==== Exercise inputs ====
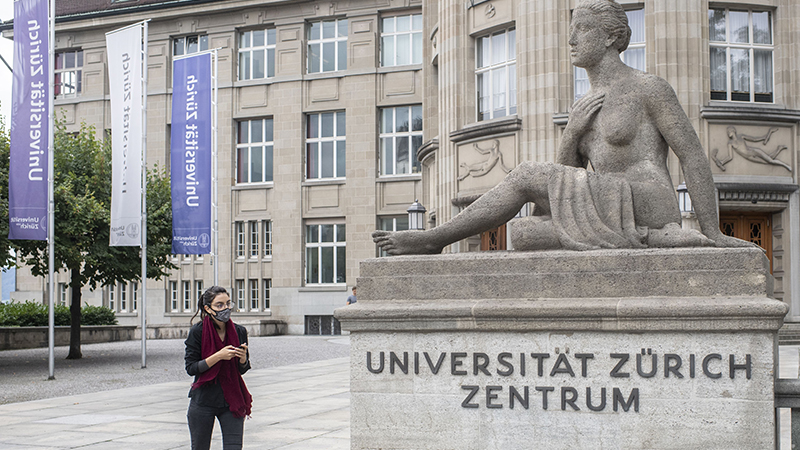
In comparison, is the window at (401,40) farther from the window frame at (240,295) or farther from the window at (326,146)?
the window frame at (240,295)

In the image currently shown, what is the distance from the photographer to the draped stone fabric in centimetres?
590

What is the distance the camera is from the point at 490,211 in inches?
247

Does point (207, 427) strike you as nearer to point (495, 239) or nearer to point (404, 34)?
point (495, 239)

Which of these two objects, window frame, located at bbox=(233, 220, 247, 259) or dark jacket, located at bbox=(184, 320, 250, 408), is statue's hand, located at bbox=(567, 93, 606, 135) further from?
window frame, located at bbox=(233, 220, 247, 259)

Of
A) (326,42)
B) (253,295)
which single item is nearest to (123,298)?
(253,295)

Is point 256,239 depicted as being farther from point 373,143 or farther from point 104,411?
point 104,411

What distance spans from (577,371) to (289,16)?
112 feet

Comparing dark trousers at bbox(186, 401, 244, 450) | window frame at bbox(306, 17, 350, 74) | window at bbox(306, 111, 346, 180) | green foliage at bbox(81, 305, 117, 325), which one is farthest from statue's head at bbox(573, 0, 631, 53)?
window frame at bbox(306, 17, 350, 74)

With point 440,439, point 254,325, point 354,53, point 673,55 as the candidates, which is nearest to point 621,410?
point 440,439

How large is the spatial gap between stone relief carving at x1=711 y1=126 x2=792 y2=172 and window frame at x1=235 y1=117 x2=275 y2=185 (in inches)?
835

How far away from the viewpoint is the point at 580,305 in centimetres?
567

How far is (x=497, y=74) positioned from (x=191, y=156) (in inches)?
→ 337

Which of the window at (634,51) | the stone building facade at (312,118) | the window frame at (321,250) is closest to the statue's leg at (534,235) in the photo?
the window at (634,51)

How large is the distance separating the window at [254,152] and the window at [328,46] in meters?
3.34
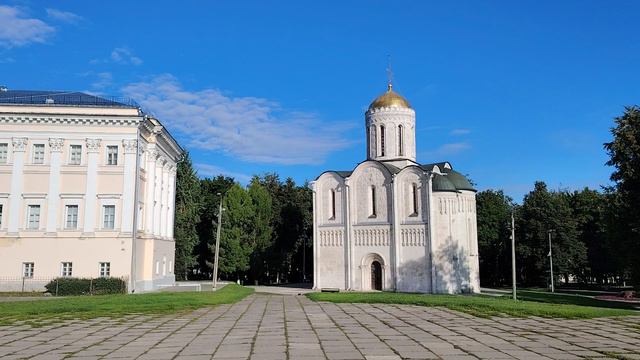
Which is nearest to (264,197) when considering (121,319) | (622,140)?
(622,140)

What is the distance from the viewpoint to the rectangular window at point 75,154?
113 ft

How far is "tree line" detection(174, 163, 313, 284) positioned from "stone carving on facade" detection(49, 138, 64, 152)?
1777 centimetres

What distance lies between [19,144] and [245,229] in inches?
1033

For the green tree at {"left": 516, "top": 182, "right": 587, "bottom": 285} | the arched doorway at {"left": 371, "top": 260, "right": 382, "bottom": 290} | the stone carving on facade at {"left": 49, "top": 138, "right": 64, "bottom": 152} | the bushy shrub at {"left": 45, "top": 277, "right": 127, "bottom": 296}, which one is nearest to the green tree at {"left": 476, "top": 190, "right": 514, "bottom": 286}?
the green tree at {"left": 516, "top": 182, "right": 587, "bottom": 285}

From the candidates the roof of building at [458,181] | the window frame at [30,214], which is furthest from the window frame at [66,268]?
the roof of building at [458,181]

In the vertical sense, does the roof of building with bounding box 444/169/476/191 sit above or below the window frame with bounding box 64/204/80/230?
above

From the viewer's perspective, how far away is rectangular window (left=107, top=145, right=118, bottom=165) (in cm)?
3469

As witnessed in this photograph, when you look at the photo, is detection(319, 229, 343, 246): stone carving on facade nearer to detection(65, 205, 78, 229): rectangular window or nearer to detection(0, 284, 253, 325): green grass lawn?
detection(65, 205, 78, 229): rectangular window

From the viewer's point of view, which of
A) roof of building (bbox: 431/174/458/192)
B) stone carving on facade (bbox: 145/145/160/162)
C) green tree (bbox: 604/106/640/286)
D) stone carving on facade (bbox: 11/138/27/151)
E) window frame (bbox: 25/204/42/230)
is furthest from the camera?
roof of building (bbox: 431/174/458/192)

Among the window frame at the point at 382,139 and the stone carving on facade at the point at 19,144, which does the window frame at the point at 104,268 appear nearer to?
the stone carving on facade at the point at 19,144

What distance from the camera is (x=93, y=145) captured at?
34312 millimetres

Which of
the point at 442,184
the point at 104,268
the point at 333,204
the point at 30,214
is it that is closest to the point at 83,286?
the point at 104,268

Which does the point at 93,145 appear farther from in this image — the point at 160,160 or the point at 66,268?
the point at 66,268

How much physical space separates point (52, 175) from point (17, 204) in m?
2.76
====
Task description:
Please find each line in the items above that contains the word "between" with matching case, and copy those lines.

Result of this exercise:
How large is the spatial gap between stone relief carving at x1=711 y1=126 x2=792 y2=172 and window frame at x1=235 y1=117 x2=275 y2=185 (in inches)?
What distance lies between [19,144] and [245,229] in inches?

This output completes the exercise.